吉岡さんの地声が低く、高音が出にくいことも、苦労した要因の一つだった。実は、あいみょんさんは、事前に映画のスタッフから、吉岡さんの音域を示すデータをもらっていた。しかし、三木監督から「(吉岡さんに)無理をさせたいから音域は無視していい」と言われ、あいみょんさんいわく「私でもちょっとギリのところを無理して」作っていたという。
そんなこととは露知らず、当の吉岡さんは、三木監督から折に触れ「急いで」と発破を掛けられ、撮影の直前には「これじゃあ映画にできない」とまで言われ、冷や汗をかきながら特訓に特訓を重ねたという。

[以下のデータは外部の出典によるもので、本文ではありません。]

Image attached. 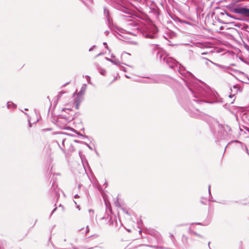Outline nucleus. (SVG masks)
Instances as JSON below:
<instances>
[{"mask_svg": "<svg viewBox=\"0 0 249 249\" xmlns=\"http://www.w3.org/2000/svg\"><path fill=\"white\" fill-rule=\"evenodd\" d=\"M210 185H209V193L210 195H211V192H210Z\"/></svg>", "mask_w": 249, "mask_h": 249, "instance_id": "30", "label": "nucleus"}, {"mask_svg": "<svg viewBox=\"0 0 249 249\" xmlns=\"http://www.w3.org/2000/svg\"><path fill=\"white\" fill-rule=\"evenodd\" d=\"M126 213L129 214L127 212H126Z\"/></svg>", "mask_w": 249, "mask_h": 249, "instance_id": "51", "label": "nucleus"}, {"mask_svg": "<svg viewBox=\"0 0 249 249\" xmlns=\"http://www.w3.org/2000/svg\"><path fill=\"white\" fill-rule=\"evenodd\" d=\"M103 45L105 46V47H106V48L108 50H109V48H108V46H107V43L106 42H104V43H103Z\"/></svg>", "mask_w": 249, "mask_h": 249, "instance_id": "24", "label": "nucleus"}, {"mask_svg": "<svg viewBox=\"0 0 249 249\" xmlns=\"http://www.w3.org/2000/svg\"><path fill=\"white\" fill-rule=\"evenodd\" d=\"M163 62L175 70L177 69L182 76V79L185 83L188 91H186L187 94L182 93L178 97V101L192 117H196L199 115V111L193 104L192 101H190V96L194 98L192 100L196 103L202 102L213 103L218 102L217 94L214 90L196 79L192 73L186 71L175 59L171 57L164 56Z\"/></svg>", "mask_w": 249, "mask_h": 249, "instance_id": "1", "label": "nucleus"}, {"mask_svg": "<svg viewBox=\"0 0 249 249\" xmlns=\"http://www.w3.org/2000/svg\"><path fill=\"white\" fill-rule=\"evenodd\" d=\"M120 70L121 71H124V72H126V68L123 66H121L120 67Z\"/></svg>", "mask_w": 249, "mask_h": 249, "instance_id": "22", "label": "nucleus"}, {"mask_svg": "<svg viewBox=\"0 0 249 249\" xmlns=\"http://www.w3.org/2000/svg\"><path fill=\"white\" fill-rule=\"evenodd\" d=\"M194 0V1H195V2L199 1V0Z\"/></svg>", "mask_w": 249, "mask_h": 249, "instance_id": "45", "label": "nucleus"}, {"mask_svg": "<svg viewBox=\"0 0 249 249\" xmlns=\"http://www.w3.org/2000/svg\"><path fill=\"white\" fill-rule=\"evenodd\" d=\"M231 11L234 13L249 17V8L247 7H233L231 9Z\"/></svg>", "mask_w": 249, "mask_h": 249, "instance_id": "7", "label": "nucleus"}, {"mask_svg": "<svg viewBox=\"0 0 249 249\" xmlns=\"http://www.w3.org/2000/svg\"><path fill=\"white\" fill-rule=\"evenodd\" d=\"M77 208L79 209V210L80 209V206L79 205H77Z\"/></svg>", "mask_w": 249, "mask_h": 249, "instance_id": "41", "label": "nucleus"}, {"mask_svg": "<svg viewBox=\"0 0 249 249\" xmlns=\"http://www.w3.org/2000/svg\"><path fill=\"white\" fill-rule=\"evenodd\" d=\"M106 59L108 61H110V62H111V61H112V59H110V58H107V57H106Z\"/></svg>", "mask_w": 249, "mask_h": 249, "instance_id": "28", "label": "nucleus"}, {"mask_svg": "<svg viewBox=\"0 0 249 249\" xmlns=\"http://www.w3.org/2000/svg\"><path fill=\"white\" fill-rule=\"evenodd\" d=\"M194 234L196 235V236H201L200 235H199L198 234H197V233L195 232H193Z\"/></svg>", "mask_w": 249, "mask_h": 249, "instance_id": "34", "label": "nucleus"}, {"mask_svg": "<svg viewBox=\"0 0 249 249\" xmlns=\"http://www.w3.org/2000/svg\"><path fill=\"white\" fill-rule=\"evenodd\" d=\"M81 186H82V185H81V184H79L78 185V188L79 189H80V188H81Z\"/></svg>", "mask_w": 249, "mask_h": 249, "instance_id": "35", "label": "nucleus"}, {"mask_svg": "<svg viewBox=\"0 0 249 249\" xmlns=\"http://www.w3.org/2000/svg\"><path fill=\"white\" fill-rule=\"evenodd\" d=\"M89 226H87L86 227V232H85V233H86H86H87L88 232H89Z\"/></svg>", "mask_w": 249, "mask_h": 249, "instance_id": "23", "label": "nucleus"}, {"mask_svg": "<svg viewBox=\"0 0 249 249\" xmlns=\"http://www.w3.org/2000/svg\"><path fill=\"white\" fill-rule=\"evenodd\" d=\"M234 142L240 143L241 144L242 148L243 149L244 147L246 152L249 156V151L247 146L246 145L243 144L242 142H240L238 141H237V140L235 141Z\"/></svg>", "mask_w": 249, "mask_h": 249, "instance_id": "13", "label": "nucleus"}, {"mask_svg": "<svg viewBox=\"0 0 249 249\" xmlns=\"http://www.w3.org/2000/svg\"><path fill=\"white\" fill-rule=\"evenodd\" d=\"M197 225H203L202 224H201V223H196Z\"/></svg>", "mask_w": 249, "mask_h": 249, "instance_id": "39", "label": "nucleus"}, {"mask_svg": "<svg viewBox=\"0 0 249 249\" xmlns=\"http://www.w3.org/2000/svg\"><path fill=\"white\" fill-rule=\"evenodd\" d=\"M105 33H106V34L108 35V34H109V31H106L105 32Z\"/></svg>", "mask_w": 249, "mask_h": 249, "instance_id": "37", "label": "nucleus"}, {"mask_svg": "<svg viewBox=\"0 0 249 249\" xmlns=\"http://www.w3.org/2000/svg\"><path fill=\"white\" fill-rule=\"evenodd\" d=\"M148 247H151V248H156L155 246H148Z\"/></svg>", "mask_w": 249, "mask_h": 249, "instance_id": "38", "label": "nucleus"}, {"mask_svg": "<svg viewBox=\"0 0 249 249\" xmlns=\"http://www.w3.org/2000/svg\"><path fill=\"white\" fill-rule=\"evenodd\" d=\"M89 213H93V211L92 210H91V209H89Z\"/></svg>", "mask_w": 249, "mask_h": 249, "instance_id": "33", "label": "nucleus"}, {"mask_svg": "<svg viewBox=\"0 0 249 249\" xmlns=\"http://www.w3.org/2000/svg\"><path fill=\"white\" fill-rule=\"evenodd\" d=\"M31 126H32V125H31V123L29 122V126H30V127H31Z\"/></svg>", "mask_w": 249, "mask_h": 249, "instance_id": "47", "label": "nucleus"}, {"mask_svg": "<svg viewBox=\"0 0 249 249\" xmlns=\"http://www.w3.org/2000/svg\"><path fill=\"white\" fill-rule=\"evenodd\" d=\"M11 106H15V105L12 103L10 102H8L7 104V106L8 108H10Z\"/></svg>", "mask_w": 249, "mask_h": 249, "instance_id": "20", "label": "nucleus"}, {"mask_svg": "<svg viewBox=\"0 0 249 249\" xmlns=\"http://www.w3.org/2000/svg\"><path fill=\"white\" fill-rule=\"evenodd\" d=\"M113 7L125 14H130L129 3L127 0H108Z\"/></svg>", "mask_w": 249, "mask_h": 249, "instance_id": "2", "label": "nucleus"}, {"mask_svg": "<svg viewBox=\"0 0 249 249\" xmlns=\"http://www.w3.org/2000/svg\"><path fill=\"white\" fill-rule=\"evenodd\" d=\"M81 101V100L80 99V98H78V97L76 99V100H75V103H76L75 108L77 109H78L79 108V105Z\"/></svg>", "mask_w": 249, "mask_h": 249, "instance_id": "16", "label": "nucleus"}, {"mask_svg": "<svg viewBox=\"0 0 249 249\" xmlns=\"http://www.w3.org/2000/svg\"><path fill=\"white\" fill-rule=\"evenodd\" d=\"M98 71L101 75H104V76L106 75V71L105 69H104L102 68L99 67Z\"/></svg>", "mask_w": 249, "mask_h": 249, "instance_id": "15", "label": "nucleus"}, {"mask_svg": "<svg viewBox=\"0 0 249 249\" xmlns=\"http://www.w3.org/2000/svg\"><path fill=\"white\" fill-rule=\"evenodd\" d=\"M59 147L60 148H61V149L62 150V151L64 152V153H65V149L63 148H62L60 145H59Z\"/></svg>", "mask_w": 249, "mask_h": 249, "instance_id": "29", "label": "nucleus"}, {"mask_svg": "<svg viewBox=\"0 0 249 249\" xmlns=\"http://www.w3.org/2000/svg\"><path fill=\"white\" fill-rule=\"evenodd\" d=\"M210 242H208V246H209V248H210Z\"/></svg>", "mask_w": 249, "mask_h": 249, "instance_id": "48", "label": "nucleus"}, {"mask_svg": "<svg viewBox=\"0 0 249 249\" xmlns=\"http://www.w3.org/2000/svg\"><path fill=\"white\" fill-rule=\"evenodd\" d=\"M83 229H83V228H82V229H81L80 230L81 231V230H83Z\"/></svg>", "mask_w": 249, "mask_h": 249, "instance_id": "52", "label": "nucleus"}, {"mask_svg": "<svg viewBox=\"0 0 249 249\" xmlns=\"http://www.w3.org/2000/svg\"><path fill=\"white\" fill-rule=\"evenodd\" d=\"M128 25L135 26L136 25V23L133 20L130 19L128 20Z\"/></svg>", "mask_w": 249, "mask_h": 249, "instance_id": "19", "label": "nucleus"}, {"mask_svg": "<svg viewBox=\"0 0 249 249\" xmlns=\"http://www.w3.org/2000/svg\"><path fill=\"white\" fill-rule=\"evenodd\" d=\"M86 78L87 79V80L88 83L89 84H92V83L90 81V77L89 75H86Z\"/></svg>", "mask_w": 249, "mask_h": 249, "instance_id": "21", "label": "nucleus"}, {"mask_svg": "<svg viewBox=\"0 0 249 249\" xmlns=\"http://www.w3.org/2000/svg\"><path fill=\"white\" fill-rule=\"evenodd\" d=\"M86 0L87 1H89V2L92 1V0Z\"/></svg>", "mask_w": 249, "mask_h": 249, "instance_id": "42", "label": "nucleus"}, {"mask_svg": "<svg viewBox=\"0 0 249 249\" xmlns=\"http://www.w3.org/2000/svg\"><path fill=\"white\" fill-rule=\"evenodd\" d=\"M62 112L68 111V115L65 114H62L60 115L58 118V123H63L65 124L71 121H72L74 117V115L73 114V112L72 110L70 108H63L62 109Z\"/></svg>", "mask_w": 249, "mask_h": 249, "instance_id": "4", "label": "nucleus"}, {"mask_svg": "<svg viewBox=\"0 0 249 249\" xmlns=\"http://www.w3.org/2000/svg\"><path fill=\"white\" fill-rule=\"evenodd\" d=\"M207 60L209 61V62H210L211 63L213 64L214 65L223 69V70H228L229 69H230V67H227V66H224V65H220V64H217V63H213V62L212 61H211V60H209V59H207Z\"/></svg>", "mask_w": 249, "mask_h": 249, "instance_id": "12", "label": "nucleus"}, {"mask_svg": "<svg viewBox=\"0 0 249 249\" xmlns=\"http://www.w3.org/2000/svg\"><path fill=\"white\" fill-rule=\"evenodd\" d=\"M57 208H55L52 212L51 213V215H52L53 214V213L55 211V210H56Z\"/></svg>", "mask_w": 249, "mask_h": 249, "instance_id": "27", "label": "nucleus"}, {"mask_svg": "<svg viewBox=\"0 0 249 249\" xmlns=\"http://www.w3.org/2000/svg\"><path fill=\"white\" fill-rule=\"evenodd\" d=\"M86 89H87V85L86 84H84L82 86L81 89L78 94L77 97L78 98H81V96H82L83 94L85 93Z\"/></svg>", "mask_w": 249, "mask_h": 249, "instance_id": "10", "label": "nucleus"}, {"mask_svg": "<svg viewBox=\"0 0 249 249\" xmlns=\"http://www.w3.org/2000/svg\"><path fill=\"white\" fill-rule=\"evenodd\" d=\"M62 94H63V92H60L58 95V98H60L61 97Z\"/></svg>", "mask_w": 249, "mask_h": 249, "instance_id": "26", "label": "nucleus"}, {"mask_svg": "<svg viewBox=\"0 0 249 249\" xmlns=\"http://www.w3.org/2000/svg\"><path fill=\"white\" fill-rule=\"evenodd\" d=\"M153 52L156 54L157 58L160 62H163L164 56H167L163 51L159 47L158 45L154 46Z\"/></svg>", "mask_w": 249, "mask_h": 249, "instance_id": "8", "label": "nucleus"}, {"mask_svg": "<svg viewBox=\"0 0 249 249\" xmlns=\"http://www.w3.org/2000/svg\"><path fill=\"white\" fill-rule=\"evenodd\" d=\"M201 203H202V204H204V201H201Z\"/></svg>", "mask_w": 249, "mask_h": 249, "instance_id": "50", "label": "nucleus"}, {"mask_svg": "<svg viewBox=\"0 0 249 249\" xmlns=\"http://www.w3.org/2000/svg\"><path fill=\"white\" fill-rule=\"evenodd\" d=\"M65 134L61 133L58 135V139L62 140V144L63 147H68V150L70 152H72L74 150V148L72 144V142H79L78 140H72L70 138H64Z\"/></svg>", "mask_w": 249, "mask_h": 249, "instance_id": "5", "label": "nucleus"}, {"mask_svg": "<svg viewBox=\"0 0 249 249\" xmlns=\"http://www.w3.org/2000/svg\"><path fill=\"white\" fill-rule=\"evenodd\" d=\"M141 82L142 83H148L147 82H149V81H142Z\"/></svg>", "mask_w": 249, "mask_h": 249, "instance_id": "36", "label": "nucleus"}, {"mask_svg": "<svg viewBox=\"0 0 249 249\" xmlns=\"http://www.w3.org/2000/svg\"><path fill=\"white\" fill-rule=\"evenodd\" d=\"M111 63L116 65H119L121 63L119 60L117 59H112Z\"/></svg>", "mask_w": 249, "mask_h": 249, "instance_id": "17", "label": "nucleus"}, {"mask_svg": "<svg viewBox=\"0 0 249 249\" xmlns=\"http://www.w3.org/2000/svg\"><path fill=\"white\" fill-rule=\"evenodd\" d=\"M82 0L83 1V2H84V3H85L86 4H87V2H86V1H85L84 0Z\"/></svg>", "mask_w": 249, "mask_h": 249, "instance_id": "43", "label": "nucleus"}, {"mask_svg": "<svg viewBox=\"0 0 249 249\" xmlns=\"http://www.w3.org/2000/svg\"><path fill=\"white\" fill-rule=\"evenodd\" d=\"M96 47V46L95 45H94L93 46H92L89 49V52H91L93 50V49Z\"/></svg>", "mask_w": 249, "mask_h": 249, "instance_id": "25", "label": "nucleus"}, {"mask_svg": "<svg viewBox=\"0 0 249 249\" xmlns=\"http://www.w3.org/2000/svg\"><path fill=\"white\" fill-rule=\"evenodd\" d=\"M78 197H79V196L77 194H76V195L74 196V198H78Z\"/></svg>", "mask_w": 249, "mask_h": 249, "instance_id": "32", "label": "nucleus"}, {"mask_svg": "<svg viewBox=\"0 0 249 249\" xmlns=\"http://www.w3.org/2000/svg\"><path fill=\"white\" fill-rule=\"evenodd\" d=\"M142 32L143 36L146 38L155 39L158 37V29L155 25L145 27Z\"/></svg>", "mask_w": 249, "mask_h": 249, "instance_id": "3", "label": "nucleus"}, {"mask_svg": "<svg viewBox=\"0 0 249 249\" xmlns=\"http://www.w3.org/2000/svg\"><path fill=\"white\" fill-rule=\"evenodd\" d=\"M145 78L150 79L149 82H147L149 84L159 83L162 81L161 77L160 76H156L153 78H150L149 77H145Z\"/></svg>", "mask_w": 249, "mask_h": 249, "instance_id": "9", "label": "nucleus"}, {"mask_svg": "<svg viewBox=\"0 0 249 249\" xmlns=\"http://www.w3.org/2000/svg\"><path fill=\"white\" fill-rule=\"evenodd\" d=\"M125 77L127 78H129V77L127 75H125Z\"/></svg>", "mask_w": 249, "mask_h": 249, "instance_id": "46", "label": "nucleus"}, {"mask_svg": "<svg viewBox=\"0 0 249 249\" xmlns=\"http://www.w3.org/2000/svg\"><path fill=\"white\" fill-rule=\"evenodd\" d=\"M221 15L224 16V15H226L228 17H229L230 18H233V17L231 15H230L228 12H227L226 11H224L223 12H222L220 13Z\"/></svg>", "mask_w": 249, "mask_h": 249, "instance_id": "18", "label": "nucleus"}, {"mask_svg": "<svg viewBox=\"0 0 249 249\" xmlns=\"http://www.w3.org/2000/svg\"><path fill=\"white\" fill-rule=\"evenodd\" d=\"M218 127L217 135H216L217 138L220 139H225L228 135V131L231 130L230 127L226 125L225 126L220 125L218 124H217Z\"/></svg>", "mask_w": 249, "mask_h": 249, "instance_id": "6", "label": "nucleus"}, {"mask_svg": "<svg viewBox=\"0 0 249 249\" xmlns=\"http://www.w3.org/2000/svg\"><path fill=\"white\" fill-rule=\"evenodd\" d=\"M104 14L107 18V21L109 24H110V19L109 18V11L108 10H107L106 9H105L104 10Z\"/></svg>", "mask_w": 249, "mask_h": 249, "instance_id": "14", "label": "nucleus"}, {"mask_svg": "<svg viewBox=\"0 0 249 249\" xmlns=\"http://www.w3.org/2000/svg\"><path fill=\"white\" fill-rule=\"evenodd\" d=\"M239 86L237 85H234L232 87V88H231V90L232 92H234V94L237 93L238 92V90H239ZM234 94L231 95H229V97L231 98L232 97L234 96Z\"/></svg>", "mask_w": 249, "mask_h": 249, "instance_id": "11", "label": "nucleus"}, {"mask_svg": "<svg viewBox=\"0 0 249 249\" xmlns=\"http://www.w3.org/2000/svg\"><path fill=\"white\" fill-rule=\"evenodd\" d=\"M87 145H88V147H89V149H92V148H91V147H90V146H89V144H87Z\"/></svg>", "mask_w": 249, "mask_h": 249, "instance_id": "40", "label": "nucleus"}, {"mask_svg": "<svg viewBox=\"0 0 249 249\" xmlns=\"http://www.w3.org/2000/svg\"><path fill=\"white\" fill-rule=\"evenodd\" d=\"M247 130L249 132V128H247Z\"/></svg>", "mask_w": 249, "mask_h": 249, "instance_id": "49", "label": "nucleus"}, {"mask_svg": "<svg viewBox=\"0 0 249 249\" xmlns=\"http://www.w3.org/2000/svg\"><path fill=\"white\" fill-rule=\"evenodd\" d=\"M102 54H103V53H99V54H98L96 56V57L99 56H100V55H102Z\"/></svg>", "mask_w": 249, "mask_h": 249, "instance_id": "31", "label": "nucleus"}, {"mask_svg": "<svg viewBox=\"0 0 249 249\" xmlns=\"http://www.w3.org/2000/svg\"><path fill=\"white\" fill-rule=\"evenodd\" d=\"M179 21H180V22H182V21H181V20H180ZM182 22L186 23H187V22H185V21H182Z\"/></svg>", "mask_w": 249, "mask_h": 249, "instance_id": "44", "label": "nucleus"}]
</instances>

結果は、あいみょんさんをして、「ギターもかなり難しかったやろうし、音域も、里帆ちゃんやなかったら歌ってもらえんかったんやないかなと思うぐらいのところだったので、里帆ちゃんでよかったなと思います。いやあ、カッコいいですね。(吉岡さんは)めちゃめちゃ心地いい声の持ち主なので、歌声が聴けてうれしかったです。これだけとはいわず、今後も役として音楽と絡んでいってほしいなと思います」と吉岡さんの歌とギターを大絶賛。その言葉に吉岡さんは、「そんなうれしいコメント。たまらないです。今、(自身の記憶に)“貯金”しました」と、照れながらも心底うれしそうな様子を見せた。
◇得たものは「自信」と「新しいことへの挑戦の仕方」
三木監督といえば、テレビドラマ「時効警察」(2006年)や映画「イン・ザ・プール」(05年)、「転々」(07年)といった作品で知られ、「三木ワールド」と呼ばれる独特の世界観は、多くのファンを引き付けてやまない。今作はその三木監督の「俺俺」(13年)以来5年ぶりの作品となる。脚本も常に自分で書く三木監督は、吉岡さんによると、「やりたいシーンをとにかくやる。やりたいことだけをやるというスタンス」で作品を作り、「話としてつじつまが合うことや、全員に伝わることよりも、自分らしくいることをすごく大事にされている方」と表現する。
その三木監督が、あいみょんさんの曲があったから、「話として1本筋が通った」と話していたという。だからこそ吉岡さんも、ふうかの心情をあいみょんさんが「誰よりも真摯(しんし)に曲にしてくれて、本当に私たちは救われたと思いました。すごくうれしいし、ありがたいし、(あいみょんさんには)言いたいことがいっぱいあります」と感謝してもしきれない様子。
そんな吉岡さんとあいみょんさんに、今作に関わったことで糧となったものを聞くと、あいみょんさんは「楽曲提供はこれまでもたくさんしてきましたけど、映像が付いて、主題歌として誰かに歌ってもらうということも、自分にはできるんやなという自信になりました」と力強く語る。
かたや、歌とギターに挑み、「(演技という)得意のステージで戦うこと以外の挑戦の仕方を学んだ」という吉岡さんは、「今回は音楽というジャンルでしたけど、どんなことも挑戦していくことに意味があると思いました。誰もが最初は挑戦者なのだということを、やりながらすごく感じていましたし、新しいことに果敢に挑戦していく気持ちは、とても勉強になりました」と充実の表情を浮かべていた。